• **EXERCISE DETAILS**: Repeat each entry in the listing word for word.
*** INPUT ***
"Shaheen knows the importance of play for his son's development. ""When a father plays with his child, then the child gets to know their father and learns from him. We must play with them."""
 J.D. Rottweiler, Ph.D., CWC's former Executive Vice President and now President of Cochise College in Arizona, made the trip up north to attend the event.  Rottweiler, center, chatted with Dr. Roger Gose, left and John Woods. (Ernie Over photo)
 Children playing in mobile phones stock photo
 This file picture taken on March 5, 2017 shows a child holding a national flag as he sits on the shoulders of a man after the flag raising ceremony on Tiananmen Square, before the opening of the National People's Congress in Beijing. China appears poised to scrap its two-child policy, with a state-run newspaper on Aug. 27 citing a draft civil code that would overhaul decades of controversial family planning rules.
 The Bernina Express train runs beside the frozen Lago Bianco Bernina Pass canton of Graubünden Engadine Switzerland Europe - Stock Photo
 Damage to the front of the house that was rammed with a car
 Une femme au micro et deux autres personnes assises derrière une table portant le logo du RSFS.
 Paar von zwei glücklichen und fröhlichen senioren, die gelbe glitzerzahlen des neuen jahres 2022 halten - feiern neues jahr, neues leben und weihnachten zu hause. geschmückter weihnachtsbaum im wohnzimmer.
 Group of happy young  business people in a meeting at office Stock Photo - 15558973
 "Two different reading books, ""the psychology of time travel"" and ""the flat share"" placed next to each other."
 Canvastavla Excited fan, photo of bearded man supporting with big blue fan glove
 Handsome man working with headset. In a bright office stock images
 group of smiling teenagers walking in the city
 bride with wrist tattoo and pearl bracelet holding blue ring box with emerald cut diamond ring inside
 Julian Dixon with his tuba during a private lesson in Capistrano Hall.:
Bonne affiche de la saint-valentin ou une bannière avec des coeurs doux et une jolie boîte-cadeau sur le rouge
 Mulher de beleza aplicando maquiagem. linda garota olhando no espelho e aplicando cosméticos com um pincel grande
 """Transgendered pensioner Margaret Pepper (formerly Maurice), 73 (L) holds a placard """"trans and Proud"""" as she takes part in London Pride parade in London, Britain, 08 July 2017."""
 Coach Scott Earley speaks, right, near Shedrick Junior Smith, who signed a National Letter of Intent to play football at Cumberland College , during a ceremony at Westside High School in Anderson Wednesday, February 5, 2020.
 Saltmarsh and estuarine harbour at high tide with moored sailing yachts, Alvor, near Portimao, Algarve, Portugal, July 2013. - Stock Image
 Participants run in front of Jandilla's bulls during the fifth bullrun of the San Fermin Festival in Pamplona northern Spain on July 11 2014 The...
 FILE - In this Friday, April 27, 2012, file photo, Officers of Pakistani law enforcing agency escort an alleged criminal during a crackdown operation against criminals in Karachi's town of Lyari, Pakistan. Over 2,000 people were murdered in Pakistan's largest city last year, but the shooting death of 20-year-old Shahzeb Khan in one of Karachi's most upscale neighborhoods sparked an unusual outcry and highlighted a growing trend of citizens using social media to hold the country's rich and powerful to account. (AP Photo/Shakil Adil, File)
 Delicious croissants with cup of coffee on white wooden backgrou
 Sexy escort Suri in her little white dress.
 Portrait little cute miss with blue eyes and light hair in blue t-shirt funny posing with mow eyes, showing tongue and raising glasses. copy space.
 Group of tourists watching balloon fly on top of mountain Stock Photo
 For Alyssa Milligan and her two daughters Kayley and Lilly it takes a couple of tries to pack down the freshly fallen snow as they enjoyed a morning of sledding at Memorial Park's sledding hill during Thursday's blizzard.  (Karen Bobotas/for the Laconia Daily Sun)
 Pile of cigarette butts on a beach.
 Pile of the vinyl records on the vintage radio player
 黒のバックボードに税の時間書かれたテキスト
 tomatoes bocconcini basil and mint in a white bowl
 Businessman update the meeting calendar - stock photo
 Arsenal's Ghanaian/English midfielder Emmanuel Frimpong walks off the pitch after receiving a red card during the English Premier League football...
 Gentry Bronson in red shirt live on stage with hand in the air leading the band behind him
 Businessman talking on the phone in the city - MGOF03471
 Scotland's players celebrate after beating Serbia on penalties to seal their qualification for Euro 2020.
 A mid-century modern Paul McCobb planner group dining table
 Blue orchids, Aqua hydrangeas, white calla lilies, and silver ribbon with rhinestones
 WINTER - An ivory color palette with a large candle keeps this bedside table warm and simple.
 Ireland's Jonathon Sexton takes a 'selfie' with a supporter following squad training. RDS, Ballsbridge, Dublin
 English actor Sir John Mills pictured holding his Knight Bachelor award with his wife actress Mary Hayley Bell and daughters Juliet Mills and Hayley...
*** End of INPUT ***
• **TASK ANSWER**:
"Shaheen knows the importance of play for his son's development. ""When a father plays with his child, then the child gets to know their father and learns from him. We must play with them."""
 J.D. Rottweiler, Ph.D., CWC's former Executive Vice President and now President of Cochise College in Arizona, made the trip up north to attend the event.  Rottweiler, center, chatted with Dr. Roger Gose, left and John Woods. (Ernie Over photo)
 Children playing in mobile phones stock photo
 This file picture taken on March 5, 2017 shows a child holding a national flag as he sits on the shoulders of a man after the flag raising ceremony on Tiananmen Square, before the opening of the National People's Congress in Beijing. China appears poised to scrap its two-child policy, with a state-run newspaper on Aug. 27 citing a draft civil code that would overhaul decades of controversial family planning rules.
 The Bernina Express train runs beside the frozen Lago Bianco Bernina Pass canton of Graubünden Engadine Switzerland Europe - Stock Photo
 Damage to the front of the house that was rammed with a car
 Une femme au micro et deux autres personnes assises derrière une table portant le logo du RSFS.
 Paar von zwei glücklichen und fröhlichen senioren, die gelbe glitzerzahlen des neuen jahres 2022 halten - feiern neues jahr, neues leben und weihnachten zu hause. geschmückter weihnachtsbaum im wohnzimmer.
 Group of happy young  business people in a meeting at office Stock Photo - 15558973
 "Two different reading books, ""the psychology of time travel"" and ""the flat share"" placed next to each other."
 Canvastavla Excited fan, photo of bearded man supporting with big blue fan glove
 Handsome man working with headset. In a bright office stock images
 group of smiling teenagers walking in the city
 bride with wrist tattoo and pearl bracelet holding blue ring box with emerald cut diamond ring inside
 Julian Dixon with his tuba during a private lesson in Capistrano Hall.:
Bonne affiche de la saint-valentin ou une bannière avec des coeurs doux et une jolie boîte-cadeau sur le rouge
 Mulher de beleza aplicando maquiagem. linda garota olhando no espelho e aplicando cosméticos com um pincel grande
 """Transgendered pensioner Margaret Pepper (formerly Maurice), 73 (L) holds a placard """"trans and Proud"""" as she takes part in London Pride parade in London, Britain, 08 July 2017."""
 Coach Scott Earley speaks, right, near Shedrick Junior Smith, who signed a National Letter of Intent to play football at Cumberland College , during a ceremony at Westside High School in Anderson Wednesday, February 5, 2020.
 Saltmarsh and estuarine harbour at high tide with moored sailing yachts, Alvor, near Portimao, Algarve, Portugal, July 2013. - Stock Image
 Participants run in front of Jandilla's bulls during the fifth bullrun of the San Fermin Festival in Pamplona northern Spain on July 11 2014 The...
 FILE - In this Friday, April 27, 2012, file photo, Officers of Pakistani law enforcing agency escort an alleged criminal during a crackdown operation against criminals in Karachi's town of Lyari, Pakistan. Over 2,000 people were murdered in Pakistan's largest city last year, but the shooting death of 20-year-old Shahzeb Khan in one of Karachi's most upscale neighborhoods sparked an unusual outcry and highlighted a growing trend of citizens using social media to hold the country's rich and powerful to account. (AP Photo/Shakil Adil, File)
 Delicious croissants with cup of coffee on white wooden backgrou
 Sexy escort Suri in her little white dress.
 Portrait little cute miss with blue eyes and light hair in blue t-shirt funny posing with mow eyes, showing tongue and raising glasses. copy space.
 Group of tourists watching balloon fly on top of mountain Stock Photo
 For Alyssa Milligan and her two daughters Kayley and Lilly it takes a couple of tries to pack down the freshly fallen snow as they enjoyed a morning of sledding at Memorial Park's sledding hill during Thursday's blizzard.  (Karen Bobotas/for the Laconia Daily Sun)
 Pile of cigarette butts on a beach.
 Pile of the vinyl records on the vintage radio player
 黒のバックボードに税の時間書かれたテキスト
 tomatoes bocconcini basil and mint in a white bowl
 Businessman update the meeting calendar - stock photo
 Arsenal's Ghanaian/English midfielder Emmanuel Frimpong walks off the pitch after receiving a red card during the English Premier League football...
 Gentry Bronson in red shirt live on stage with hand in the air leading the band behind him
 Businessman talking on the phone in the city - MGOF03471
 Scotland's players celebrate after beating Serbia on penalties to seal their qualification for Euro 2020.
 A mid-century modern Paul McCobb planner group dining table
 Blue orchids, Aqua hydrangeas, white calla lilies, and silver ribbon with rhinestones
 WINTER - An ivory color palette with a large candle keeps this bedside table warm and simple.
 Ireland's Jonathon Sexton takes a 'selfie' with a supporter following squad training. RDS, Ballsbridge, Dublin
 English actor Sir John Mills pictured holding his Knight Bachelor award with his wife actress Mary Hayley Bell and daughters Juliet Mills and Hayley...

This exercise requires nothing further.